* _Directive_
Reproduce each of the following entries word for word, with no changes of any kind.
....
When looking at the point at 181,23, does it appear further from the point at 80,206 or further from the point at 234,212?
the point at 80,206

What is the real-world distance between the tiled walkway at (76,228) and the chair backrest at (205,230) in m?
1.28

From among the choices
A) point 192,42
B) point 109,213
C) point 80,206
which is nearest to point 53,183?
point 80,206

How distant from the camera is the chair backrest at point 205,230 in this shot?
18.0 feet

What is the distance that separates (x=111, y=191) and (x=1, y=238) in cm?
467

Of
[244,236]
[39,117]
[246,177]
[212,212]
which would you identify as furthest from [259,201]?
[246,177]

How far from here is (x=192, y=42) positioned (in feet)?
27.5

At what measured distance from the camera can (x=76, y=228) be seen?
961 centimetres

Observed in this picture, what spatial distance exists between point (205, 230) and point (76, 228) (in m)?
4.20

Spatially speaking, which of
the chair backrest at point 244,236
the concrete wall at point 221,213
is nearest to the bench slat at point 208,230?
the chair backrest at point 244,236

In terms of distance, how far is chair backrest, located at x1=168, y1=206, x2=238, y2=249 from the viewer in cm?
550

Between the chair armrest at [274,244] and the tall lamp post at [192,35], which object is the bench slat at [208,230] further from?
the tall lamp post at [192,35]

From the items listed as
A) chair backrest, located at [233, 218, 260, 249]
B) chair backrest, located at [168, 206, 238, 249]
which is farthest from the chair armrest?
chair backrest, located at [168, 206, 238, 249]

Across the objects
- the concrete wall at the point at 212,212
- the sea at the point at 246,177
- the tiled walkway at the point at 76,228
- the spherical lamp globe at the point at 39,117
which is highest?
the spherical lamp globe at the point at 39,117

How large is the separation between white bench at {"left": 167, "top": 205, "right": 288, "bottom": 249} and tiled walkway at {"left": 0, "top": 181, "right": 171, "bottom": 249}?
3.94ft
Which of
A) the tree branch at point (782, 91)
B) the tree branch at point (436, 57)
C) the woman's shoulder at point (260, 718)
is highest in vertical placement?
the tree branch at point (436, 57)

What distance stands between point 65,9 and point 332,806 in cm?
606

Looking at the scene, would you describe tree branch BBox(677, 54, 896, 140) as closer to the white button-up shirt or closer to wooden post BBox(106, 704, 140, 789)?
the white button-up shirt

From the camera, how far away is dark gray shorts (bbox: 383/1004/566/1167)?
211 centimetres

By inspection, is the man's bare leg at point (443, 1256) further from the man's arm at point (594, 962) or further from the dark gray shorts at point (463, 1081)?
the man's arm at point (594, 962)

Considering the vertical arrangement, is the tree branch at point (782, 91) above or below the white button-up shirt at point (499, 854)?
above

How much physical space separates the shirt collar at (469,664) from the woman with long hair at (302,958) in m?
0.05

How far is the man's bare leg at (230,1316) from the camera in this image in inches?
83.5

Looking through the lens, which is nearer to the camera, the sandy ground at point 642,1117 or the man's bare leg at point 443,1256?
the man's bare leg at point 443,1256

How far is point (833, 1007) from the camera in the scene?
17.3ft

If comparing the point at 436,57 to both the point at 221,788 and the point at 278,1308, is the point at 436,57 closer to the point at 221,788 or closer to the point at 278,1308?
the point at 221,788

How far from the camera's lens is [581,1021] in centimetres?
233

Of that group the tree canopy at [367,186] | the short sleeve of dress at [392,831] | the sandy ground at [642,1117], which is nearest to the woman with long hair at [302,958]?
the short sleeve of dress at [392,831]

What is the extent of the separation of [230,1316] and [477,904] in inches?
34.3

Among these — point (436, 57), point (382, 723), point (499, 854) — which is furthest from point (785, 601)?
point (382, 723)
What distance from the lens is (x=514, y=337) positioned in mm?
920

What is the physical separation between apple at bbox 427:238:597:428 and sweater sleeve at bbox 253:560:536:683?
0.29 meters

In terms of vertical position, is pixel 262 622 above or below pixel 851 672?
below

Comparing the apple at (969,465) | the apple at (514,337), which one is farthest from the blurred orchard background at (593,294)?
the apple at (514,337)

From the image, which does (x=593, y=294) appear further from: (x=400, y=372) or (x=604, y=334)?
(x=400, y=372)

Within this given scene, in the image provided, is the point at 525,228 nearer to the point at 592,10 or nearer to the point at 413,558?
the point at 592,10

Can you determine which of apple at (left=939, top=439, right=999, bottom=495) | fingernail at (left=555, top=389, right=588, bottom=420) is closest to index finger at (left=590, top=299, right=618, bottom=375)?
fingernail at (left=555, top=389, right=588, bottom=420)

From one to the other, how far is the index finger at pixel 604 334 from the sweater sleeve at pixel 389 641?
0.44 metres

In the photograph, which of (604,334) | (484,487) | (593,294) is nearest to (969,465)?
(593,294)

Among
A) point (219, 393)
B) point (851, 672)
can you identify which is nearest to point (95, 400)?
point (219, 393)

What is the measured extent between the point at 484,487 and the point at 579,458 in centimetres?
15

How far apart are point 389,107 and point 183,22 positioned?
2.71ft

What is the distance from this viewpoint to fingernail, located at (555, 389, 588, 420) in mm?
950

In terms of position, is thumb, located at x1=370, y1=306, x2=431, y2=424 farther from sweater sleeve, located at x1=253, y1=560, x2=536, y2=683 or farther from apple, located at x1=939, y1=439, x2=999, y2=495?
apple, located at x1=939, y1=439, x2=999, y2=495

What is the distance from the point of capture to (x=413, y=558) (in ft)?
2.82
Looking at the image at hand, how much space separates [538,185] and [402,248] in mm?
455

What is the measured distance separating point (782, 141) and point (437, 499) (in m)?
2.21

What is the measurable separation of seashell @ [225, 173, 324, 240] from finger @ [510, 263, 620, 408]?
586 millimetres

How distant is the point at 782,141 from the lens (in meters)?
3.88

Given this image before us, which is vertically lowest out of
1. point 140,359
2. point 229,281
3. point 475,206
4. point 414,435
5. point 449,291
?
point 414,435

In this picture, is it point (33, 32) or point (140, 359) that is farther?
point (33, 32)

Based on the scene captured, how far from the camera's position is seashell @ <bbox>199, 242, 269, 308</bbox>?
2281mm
....
* _Task response_
When looking at the point at 181,23, does it appear further from the point at 80,206 or further from the point at 234,212?
the point at 80,206

What is the real-world distance between the tiled walkway at (76,228) and the chair backrest at (205,230) in m?
1.28

From among the choices
A) point 192,42
B) point 109,213
C) point 80,206
which is nearest to point 53,183?
point 80,206

How distant from the camera is the chair backrest at point 205,230 in this shot?
18.0 feet

What is the distance that separates (x=111, y=191) and (x=1, y=238) in cm?
467

Of
[244,236]
[39,117]
[246,177]
[212,212]
which would you identify as furthest from [259,201]?
[246,177]

How far from here is (x=192, y=42) positioned (in feet)?
27.5

At what measured distance from the camera can (x=76, y=228) be seen?
961 centimetres

Observed in this picture, what spatial distance exists between point (205, 230) and point (76, 228) (in m)?
4.20

Spatially speaking, which of
the chair backrest at point 244,236
the concrete wall at point 221,213
is nearest to the bench slat at point 208,230?
the chair backrest at point 244,236

In terms of distance, how far is chair backrest, located at x1=168, y1=206, x2=238, y2=249 from the viewer in cm?
550

Between the chair armrest at [274,244] and the tall lamp post at [192,35], which object is the bench slat at [208,230] further from?
the tall lamp post at [192,35]

From the items listed as
A) chair backrest, located at [233, 218, 260, 249]
B) chair backrest, located at [168, 206, 238, 249]
which is farthest from the chair armrest?
chair backrest, located at [168, 206, 238, 249]

Across the objects
- the concrete wall at the point at 212,212
- the sea at the point at 246,177
- the tiled walkway at the point at 76,228
- the spherical lamp globe at the point at 39,117
which is highest?
the spherical lamp globe at the point at 39,117

How large is the separation between white bench at {"left": 167, "top": 205, "right": 288, "bottom": 249} and tiled walkway at {"left": 0, "top": 181, "right": 171, "bottom": 249}?
3.94ft
Which of
A) the tree branch at point (782, 91)
B) the tree branch at point (436, 57)
C) the woman's shoulder at point (260, 718)
is highest in vertical placement?
the tree branch at point (436, 57)

What distance stands between point 65,9 and point 332,806 in cm?
606

Looking at the scene, would you describe tree branch BBox(677, 54, 896, 140) as closer to the white button-up shirt or closer to wooden post BBox(106, 704, 140, 789)?
the white button-up shirt

From the camera, how far away is dark gray shorts (bbox: 383/1004/566/1167)?
211 centimetres

By inspection, is the man's bare leg at point (443, 1256) further from the man's arm at point (594, 962) or further from the dark gray shorts at point (463, 1081)?
the man's arm at point (594, 962)

Considering the vertical arrangement, is the tree branch at point (782, 91) above or below the white button-up shirt at point (499, 854)?
above

How much physical space separates the shirt collar at (469,664) from the woman with long hair at (302,958) in m?
0.05

How far is the man's bare leg at (230,1316) from the camera in this image in inches?
83.5

Looking through the lens, which is nearer to the camera, the sandy ground at point 642,1117 or the man's bare leg at point 443,1256?
the man's bare leg at point 443,1256

How far is point (833, 1007) from the camera in the scene?
17.3ft

If comparing the point at 436,57 to both the point at 221,788 and the point at 278,1308, is the point at 436,57 closer to the point at 221,788 or closer to the point at 278,1308?
the point at 221,788

How far from the camera's lens is [581,1021] in centimetres?
233

Of that group the tree canopy at [367,186] | the short sleeve of dress at [392,831] | the sandy ground at [642,1117], which is nearest to the woman with long hair at [302,958]?
the short sleeve of dress at [392,831]

What is the extent of the separation of [230,1316] and [477,904] in inches?
34.3

Among these — point (436, 57), point (382, 723), point (499, 854) — which is furthest from point (785, 601)?
point (382, 723)
What distance from the lens is (x=514, y=337) positioned in mm?
920

What is the physical separation between apple at bbox 427:238:597:428 and sweater sleeve at bbox 253:560:536:683?
0.29 meters

In terms of vertical position, is pixel 262 622 above or below pixel 851 672?
below

Comparing the apple at (969,465) | the apple at (514,337), which one is farthest from the blurred orchard background at (593,294)?
the apple at (514,337)

From the image, which does (x=593, y=294) appear further from: (x=400, y=372) or (x=604, y=334)?
(x=400, y=372)

Within this given scene, in the image provided, is the point at 525,228 nearer to the point at 592,10 or nearer to the point at 413,558?
the point at 592,10

Can you determine which of apple at (left=939, top=439, right=999, bottom=495) | fingernail at (left=555, top=389, right=588, bottom=420) is closest to index finger at (left=590, top=299, right=618, bottom=375)?
fingernail at (left=555, top=389, right=588, bottom=420)

From one to the other, how far is the index finger at pixel 604 334 from the sweater sleeve at pixel 389 641?
0.44 metres

In the photograph, which of (604,334) | (484,487) | (593,294) is nearest to (969,465)?
(593,294)

Among
A) point (219, 393)
B) point (851, 672)
can you identify which is nearest to point (95, 400)?
point (219, 393)

What is the measured extent between the point at 484,487 and the point at 579,458 in centimetres?
15

How far apart are point 389,107 and point 183,22 positioned?
2.71ft

What is the distance from this viewpoint to fingernail, located at (555, 389, 588, 420) in mm?
950

In terms of position, is thumb, located at x1=370, y1=306, x2=431, y2=424 farther from sweater sleeve, located at x1=253, y1=560, x2=536, y2=683 or farther from apple, located at x1=939, y1=439, x2=999, y2=495?
apple, located at x1=939, y1=439, x2=999, y2=495

What is the distance from the point of capture to (x=413, y=558) (in ft)?
2.82
Looking at the image at hand, how much space separates [538,185] and [402,248] in mm?
455

What is the measured distance separating point (782, 141) and point (437, 499) (in m)?
2.21

What is the measurable separation of seashell @ [225, 173, 324, 240] from finger @ [510, 263, 620, 408]?
586 millimetres

How distant is the point at 782,141 from the lens (in meters)?
3.88

Given this image before us, which is vertically lowest out of
1. point 140,359
2. point 229,281
3. point 475,206
4. point 414,435
5. point 449,291
?
point 414,435

In this picture, is it point (33, 32) or point (140, 359) that is farther?
point (33, 32)

Based on the scene captured, how far from the camera's position is seashell @ <bbox>199, 242, 269, 308</bbox>?
2281mm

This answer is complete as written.